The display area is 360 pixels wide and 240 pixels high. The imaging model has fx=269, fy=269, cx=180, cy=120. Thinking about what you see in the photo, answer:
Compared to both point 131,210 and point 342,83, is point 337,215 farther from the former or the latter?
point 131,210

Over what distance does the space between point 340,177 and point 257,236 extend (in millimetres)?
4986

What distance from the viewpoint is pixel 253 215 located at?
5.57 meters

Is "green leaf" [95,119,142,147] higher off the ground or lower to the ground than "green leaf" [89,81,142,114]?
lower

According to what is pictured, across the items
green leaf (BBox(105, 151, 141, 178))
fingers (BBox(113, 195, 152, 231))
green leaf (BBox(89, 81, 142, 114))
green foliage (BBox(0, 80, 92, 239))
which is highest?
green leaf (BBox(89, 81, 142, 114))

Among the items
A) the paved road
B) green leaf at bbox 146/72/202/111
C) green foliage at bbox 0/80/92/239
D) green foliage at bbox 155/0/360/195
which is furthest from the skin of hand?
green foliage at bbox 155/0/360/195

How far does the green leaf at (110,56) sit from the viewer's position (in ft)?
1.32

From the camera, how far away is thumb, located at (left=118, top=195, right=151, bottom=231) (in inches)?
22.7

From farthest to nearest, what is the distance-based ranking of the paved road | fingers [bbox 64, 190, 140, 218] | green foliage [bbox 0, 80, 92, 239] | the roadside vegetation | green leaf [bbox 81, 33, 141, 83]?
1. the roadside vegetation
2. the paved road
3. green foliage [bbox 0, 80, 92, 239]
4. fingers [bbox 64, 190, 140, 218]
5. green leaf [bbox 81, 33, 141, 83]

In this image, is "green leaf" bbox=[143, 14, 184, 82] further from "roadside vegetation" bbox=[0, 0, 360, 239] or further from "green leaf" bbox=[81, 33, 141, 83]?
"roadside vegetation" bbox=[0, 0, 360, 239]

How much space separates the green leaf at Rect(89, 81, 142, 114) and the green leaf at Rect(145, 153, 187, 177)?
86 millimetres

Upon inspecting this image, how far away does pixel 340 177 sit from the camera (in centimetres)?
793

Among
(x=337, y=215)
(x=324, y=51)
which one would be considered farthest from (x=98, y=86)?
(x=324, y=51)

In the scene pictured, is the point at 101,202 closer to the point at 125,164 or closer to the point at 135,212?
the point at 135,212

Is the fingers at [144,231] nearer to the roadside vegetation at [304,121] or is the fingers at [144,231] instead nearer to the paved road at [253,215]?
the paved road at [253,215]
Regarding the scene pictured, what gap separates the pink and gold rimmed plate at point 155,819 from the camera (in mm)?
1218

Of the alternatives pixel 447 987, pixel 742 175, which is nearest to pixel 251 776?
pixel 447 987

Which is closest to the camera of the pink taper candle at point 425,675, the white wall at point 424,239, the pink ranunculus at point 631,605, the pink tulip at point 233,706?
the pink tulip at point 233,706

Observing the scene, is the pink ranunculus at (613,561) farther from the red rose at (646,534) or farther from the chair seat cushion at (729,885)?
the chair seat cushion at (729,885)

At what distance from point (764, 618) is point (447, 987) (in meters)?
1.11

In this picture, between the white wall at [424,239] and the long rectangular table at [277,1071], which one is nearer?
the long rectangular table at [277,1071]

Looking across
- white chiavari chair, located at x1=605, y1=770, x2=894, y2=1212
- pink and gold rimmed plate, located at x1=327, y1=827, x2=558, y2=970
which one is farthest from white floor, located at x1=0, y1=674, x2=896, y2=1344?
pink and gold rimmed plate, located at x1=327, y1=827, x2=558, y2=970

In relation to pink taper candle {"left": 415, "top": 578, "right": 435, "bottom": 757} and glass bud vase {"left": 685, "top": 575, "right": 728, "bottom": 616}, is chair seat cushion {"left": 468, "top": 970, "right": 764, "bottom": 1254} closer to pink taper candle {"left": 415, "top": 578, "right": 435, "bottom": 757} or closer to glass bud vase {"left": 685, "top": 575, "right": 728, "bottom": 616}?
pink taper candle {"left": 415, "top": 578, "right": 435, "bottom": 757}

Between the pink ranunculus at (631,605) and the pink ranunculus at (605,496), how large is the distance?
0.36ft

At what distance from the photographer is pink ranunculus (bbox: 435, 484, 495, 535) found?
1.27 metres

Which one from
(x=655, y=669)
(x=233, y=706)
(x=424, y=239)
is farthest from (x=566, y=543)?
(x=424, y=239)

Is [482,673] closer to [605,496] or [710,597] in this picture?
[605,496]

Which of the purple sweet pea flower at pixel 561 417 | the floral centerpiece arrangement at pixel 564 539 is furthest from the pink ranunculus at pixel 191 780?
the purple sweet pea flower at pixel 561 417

--

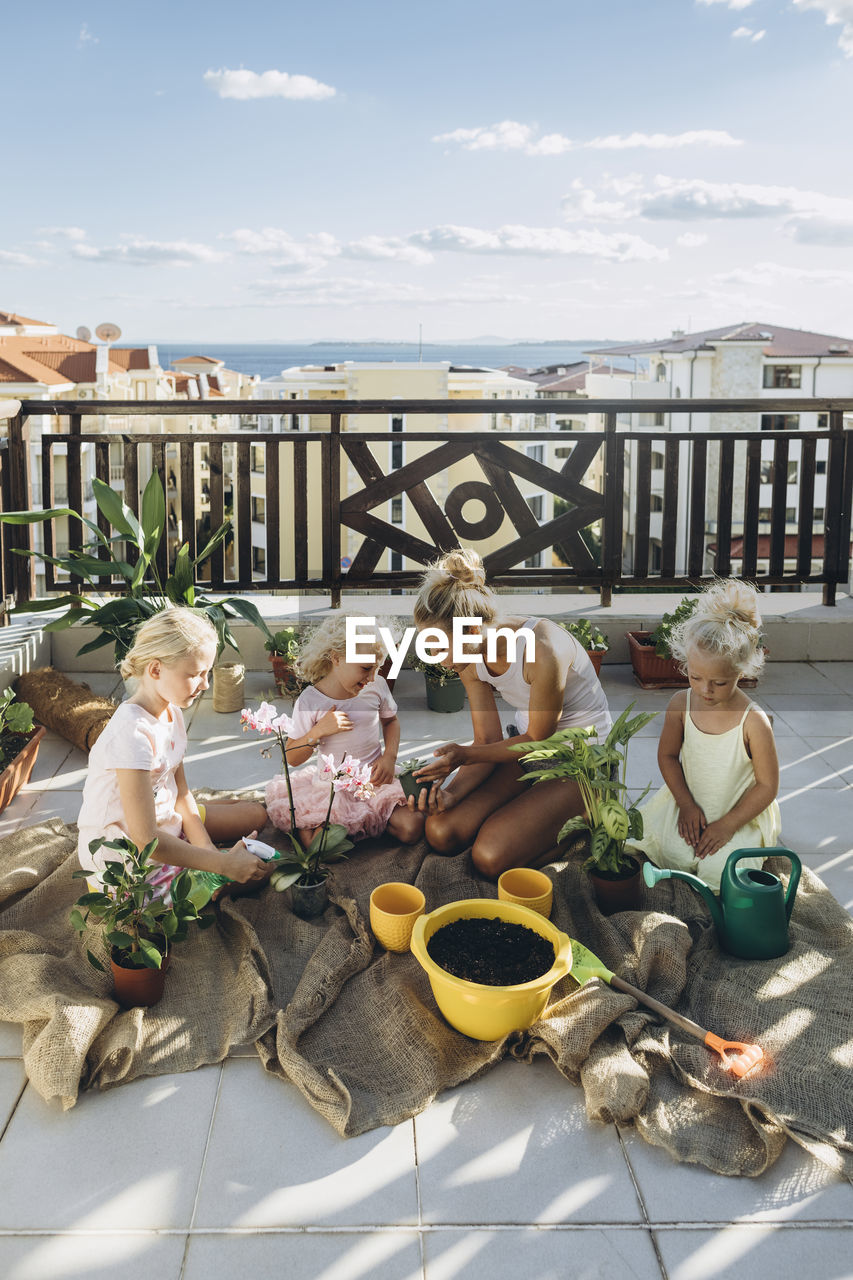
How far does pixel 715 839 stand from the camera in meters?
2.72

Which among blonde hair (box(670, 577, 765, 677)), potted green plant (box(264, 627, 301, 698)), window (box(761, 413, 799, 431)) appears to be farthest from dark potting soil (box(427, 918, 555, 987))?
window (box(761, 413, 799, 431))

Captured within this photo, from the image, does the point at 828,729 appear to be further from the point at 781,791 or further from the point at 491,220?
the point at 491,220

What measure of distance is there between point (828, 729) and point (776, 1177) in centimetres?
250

...

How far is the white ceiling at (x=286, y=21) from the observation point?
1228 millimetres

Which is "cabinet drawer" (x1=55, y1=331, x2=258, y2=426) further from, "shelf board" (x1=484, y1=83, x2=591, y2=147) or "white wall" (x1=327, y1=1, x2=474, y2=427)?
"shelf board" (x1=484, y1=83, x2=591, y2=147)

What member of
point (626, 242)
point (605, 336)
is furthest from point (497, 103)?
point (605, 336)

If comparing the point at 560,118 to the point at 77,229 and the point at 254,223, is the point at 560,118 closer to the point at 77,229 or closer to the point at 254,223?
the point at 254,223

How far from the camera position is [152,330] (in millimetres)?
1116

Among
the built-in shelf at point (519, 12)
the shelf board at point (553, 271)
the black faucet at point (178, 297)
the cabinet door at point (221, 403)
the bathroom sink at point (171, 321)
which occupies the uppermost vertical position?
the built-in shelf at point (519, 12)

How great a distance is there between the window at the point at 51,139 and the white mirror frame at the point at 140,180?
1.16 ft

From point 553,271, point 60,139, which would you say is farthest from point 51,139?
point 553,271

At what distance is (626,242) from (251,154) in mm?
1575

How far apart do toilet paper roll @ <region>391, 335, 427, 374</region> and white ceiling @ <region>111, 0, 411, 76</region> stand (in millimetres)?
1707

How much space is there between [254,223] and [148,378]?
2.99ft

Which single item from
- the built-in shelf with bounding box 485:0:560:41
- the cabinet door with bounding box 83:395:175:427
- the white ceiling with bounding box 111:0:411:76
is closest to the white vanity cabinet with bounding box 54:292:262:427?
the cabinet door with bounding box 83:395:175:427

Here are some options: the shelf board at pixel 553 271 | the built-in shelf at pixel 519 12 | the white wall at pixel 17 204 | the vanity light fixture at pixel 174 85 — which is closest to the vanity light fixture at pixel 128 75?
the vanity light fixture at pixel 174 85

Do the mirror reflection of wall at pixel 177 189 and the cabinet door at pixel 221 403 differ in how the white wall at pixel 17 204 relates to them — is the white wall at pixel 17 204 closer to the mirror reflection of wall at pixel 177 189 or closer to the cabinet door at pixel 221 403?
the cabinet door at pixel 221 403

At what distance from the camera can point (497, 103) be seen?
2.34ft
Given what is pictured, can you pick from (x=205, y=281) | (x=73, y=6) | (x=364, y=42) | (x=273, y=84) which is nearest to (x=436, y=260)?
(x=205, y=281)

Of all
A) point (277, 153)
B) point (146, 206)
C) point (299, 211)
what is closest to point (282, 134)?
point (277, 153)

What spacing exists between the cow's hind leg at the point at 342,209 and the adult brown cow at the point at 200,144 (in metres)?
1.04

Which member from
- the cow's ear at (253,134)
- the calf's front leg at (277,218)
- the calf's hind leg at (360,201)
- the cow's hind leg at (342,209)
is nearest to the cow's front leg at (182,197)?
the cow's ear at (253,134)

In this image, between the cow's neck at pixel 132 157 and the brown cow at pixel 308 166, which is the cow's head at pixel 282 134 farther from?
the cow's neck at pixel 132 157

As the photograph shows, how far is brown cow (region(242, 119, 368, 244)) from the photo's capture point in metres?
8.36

■ WORK INSTRUCTIONS: Rewrite the data above from the line containing "Over what distance" down through the line containing "5.57 meters", with "viewpoint" swapped for "camera" and everything else left as is.

■ SOLUTION TO THE PROBLEM:
Over what distance does the space between point 340,177 and point 257,236 extend (in millimetres)?
4986

What distance from the camera is pixel 253 215 located at?
5.57 meters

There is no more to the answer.